After Arthur was born, everything got harder. Chores became more torturous than before, and I knew I had to buck up and find some way to enjoy what I was doing. I remember doing dishes one night thinking about my lot in life. And then I had the epiphany I was waiting for. I saw a future me -- a much older, much wiser me. And this version of me was a seasoned mother of many children. She had run a home for many years and had practically mastered it as an art form.

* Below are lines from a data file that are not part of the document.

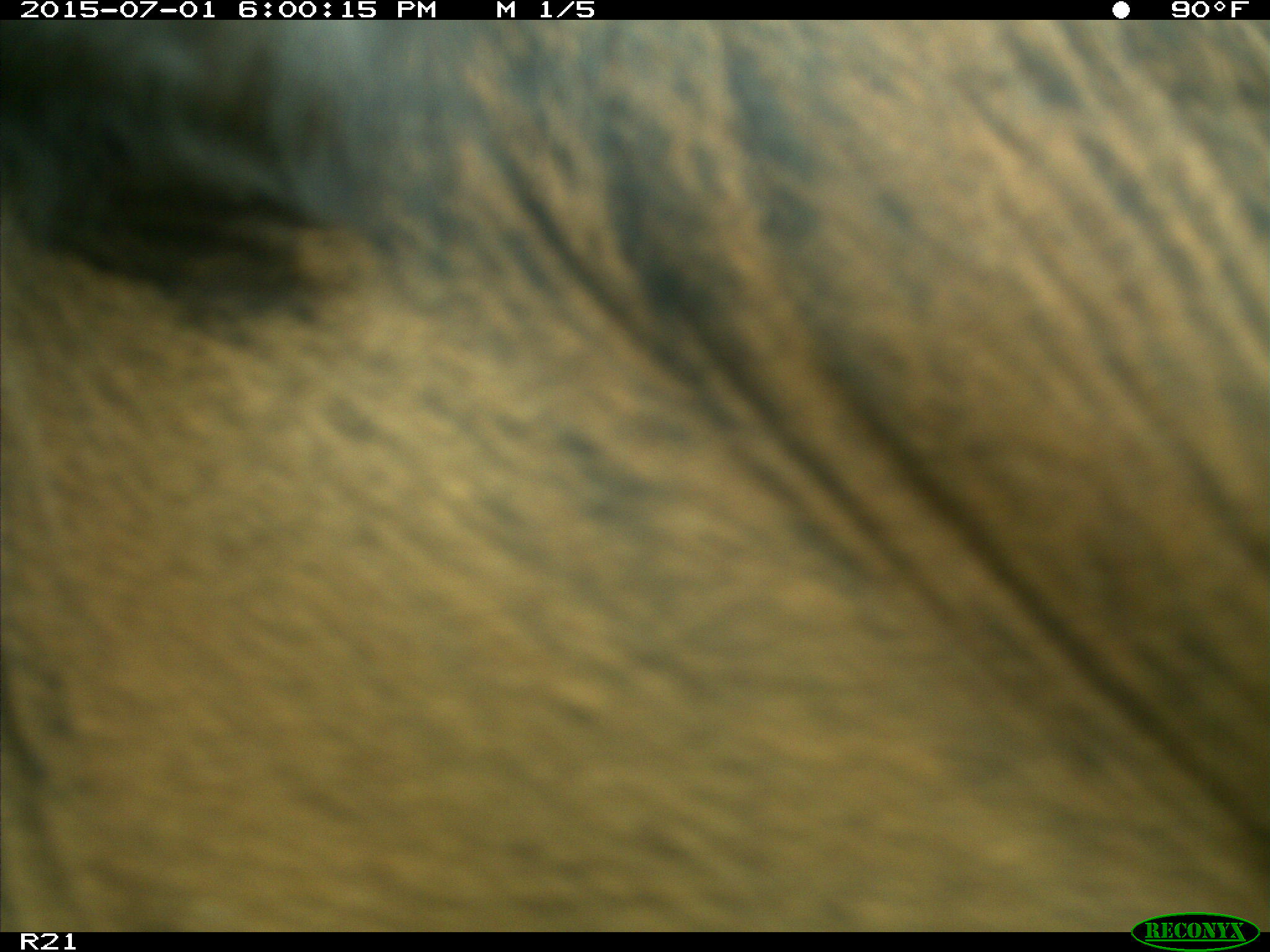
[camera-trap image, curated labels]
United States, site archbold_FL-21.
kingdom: Animalia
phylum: Chordata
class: Mammalia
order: Artiodactyla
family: Bovidae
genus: Bos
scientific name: Bos taurus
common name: domestic cow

And I saw a younger mom looking at this older wiser me thinking, "I want to be like Sister Mullenaux." And it dawned on me -- you can't start out perfect. Not to say that the older me is going to be perfect. Not at all. But what I am saying is that we learn bit by bit. Some skills come easily to us as talents, other skills have to be acquired. Sometimes at a frustratingly slow rate. But as long as you're trying every day to do better at that thing, you'll get it some day.
Tonight as I broke up the hamburger in the pan, I could see how far I've come. And I'm glad that I didn't start at perfection because if I had, I wouldn't be as grateful for where I'm going.
And because I like you, I will post pictures of my newlywed self so you can shake your head and laugh at her too.